(Supplied passage):

High Calorie Vegan Foods: What to Eat and How to Get Enough
High calorie vegan foods are the plant foods concentrated in fat or low in water: oils, nuts, nut butters, seeds, avocado, coconut and dried fruit, plus denser staples like oats, bread, pasta, beans and tofu. The reason many vegans struggle to eat enough is that most plant foods are high in fibre and water, which fills you up before you have taken in the calories. The fix is to lean on the dense foods and add fat, so a normal appetite goes further. For the full picture across all foods, see calorie-dense foods.
This is the part that trips people up on a plant-based diet. A big plate of vegetables, salad and fruit feels like a lot of food and barely registers on the calorie count, because it is mostly fibre and water. Eating more of it does not help. Eating denser does.
Why is it harder to get enough calories on a vegan diet?

(Do this):
From the passage on high calorie vegan foods, list every denser staple it names after the fat-rich and low-water plant foods.

(Dataset section):
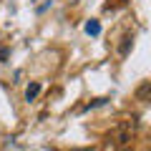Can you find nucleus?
<instances>
[{"mask_svg": "<svg viewBox=\"0 0 151 151\" xmlns=\"http://www.w3.org/2000/svg\"><path fill=\"white\" fill-rule=\"evenodd\" d=\"M121 5H126V0H108L103 8H106V10H116V8H121Z\"/></svg>", "mask_w": 151, "mask_h": 151, "instance_id": "obj_3", "label": "nucleus"}, {"mask_svg": "<svg viewBox=\"0 0 151 151\" xmlns=\"http://www.w3.org/2000/svg\"><path fill=\"white\" fill-rule=\"evenodd\" d=\"M86 30H88V33H93V35H96V33H98V23H88V25H86Z\"/></svg>", "mask_w": 151, "mask_h": 151, "instance_id": "obj_5", "label": "nucleus"}, {"mask_svg": "<svg viewBox=\"0 0 151 151\" xmlns=\"http://www.w3.org/2000/svg\"><path fill=\"white\" fill-rule=\"evenodd\" d=\"M121 151H134V149H129V146H126V149H121Z\"/></svg>", "mask_w": 151, "mask_h": 151, "instance_id": "obj_7", "label": "nucleus"}, {"mask_svg": "<svg viewBox=\"0 0 151 151\" xmlns=\"http://www.w3.org/2000/svg\"><path fill=\"white\" fill-rule=\"evenodd\" d=\"M129 45H131V35H124V43H121L119 53H121V55H126V53H129Z\"/></svg>", "mask_w": 151, "mask_h": 151, "instance_id": "obj_4", "label": "nucleus"}, {"mask_svg": "<svg viewBox=\"0 0 151 151\" xmlns=\"http://www.w3.org/2000/svg\"><path fill=\"white\" fill-rule=\"evenodd\" d=\"M5 55H8V50H5V48H0V58H5Z\"/></svg>", "mask_w": 151, "mask_h": 151, "instance_id": "obj_6", "label": "nucleus"}, {"mask_svg": "<svg viewBox=\"0 0 151 151\" xmlns=\"http://www.w3.org/2000/svg\"><path fill=\"white\" fill-rule=\"evenodd\" d=\"M38 91H40V86H38V83H30L28 91H25V98H28V101H33V98L38 96Z\"/></svg>", "mask_w": 151, "mask_h": 151, "instance_id": "obj_2", "label": "nucleus"}, {"mask_svg": "<svg viewBox=\"0 0 151 151\" xmlns=\"http://www.w3.org/2000/svg\"><path fill=\"white\" fill-rule=\"evenodd\" d=\"M149 98H151V81H141L139 88H136V101L146 103Z\"/></svg>", "mask_w": 151, "mask_h": 151, "instance_id": "obj_1", "label": "nucleus"}]
</instances>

(Exercise answer):
Oats, bread, pasta, beans, tofu